Despite repeated demands by defense lawyers, none of the law-enforcement officers involved in the probe has been placed under investigation. Instead, military prosecutors again questioned Sargsian, Serobian and Zalian last month, refusing to drop the charges leveled against them.

The suspects’ parents, joined by human rights activists and the mother of one of the murdered soldiers, angrily protested against this fact outside the prosecutors’ headquarters in Yerevan. They were particularly furious with Deputy Prosecutor-General Gagik Jahangirian, who oversaw the inquiry in his previous capacity as Armenia’s chief military prosecutor. Sargsian claims that Jahangirian personally beat him in his office.

“Jahangirian criminal!” chanted the small crowd. “The real culprits remain at large because of Jahangirian,” said Serobian’s mother Marine. “We want all those people who have ruined the health of our children to be brought to justice,” she added. “What have the boys suffered for during almost three years?”

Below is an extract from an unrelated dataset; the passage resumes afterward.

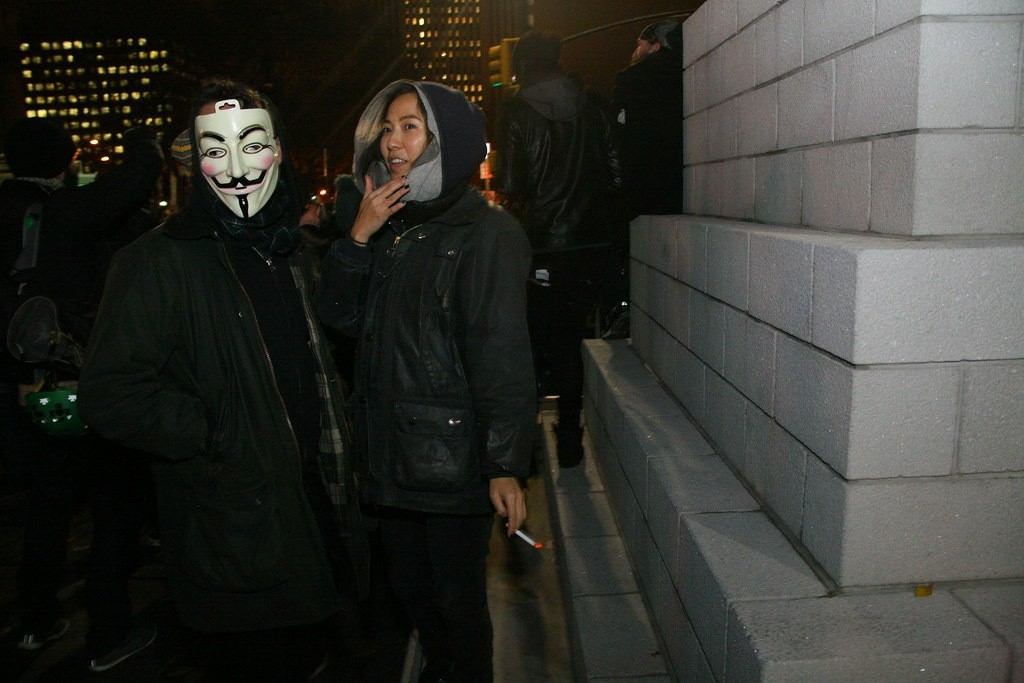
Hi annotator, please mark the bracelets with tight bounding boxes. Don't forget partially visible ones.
[349,237,369,245]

Sargsian, who went on a prolonged hunger strike in late 2005, is said to be in particularly poor health. According to his mother, he suffers from tuberculosis and has a brain tumor. “They’ve made my son sick,” Julietta Sargsian told RFE/RL. “We call an ambulance every week.”

Speaking to RFE/RL on February 28, a spokeswoman for the Office of the Prosecutor-General said the already demobilized soldiers might again be put on trial on the same charges. Sona Truzian emphasized the fact that they were not formally acquitted by the Court of Cassation and technically remain the sole suspects in the case.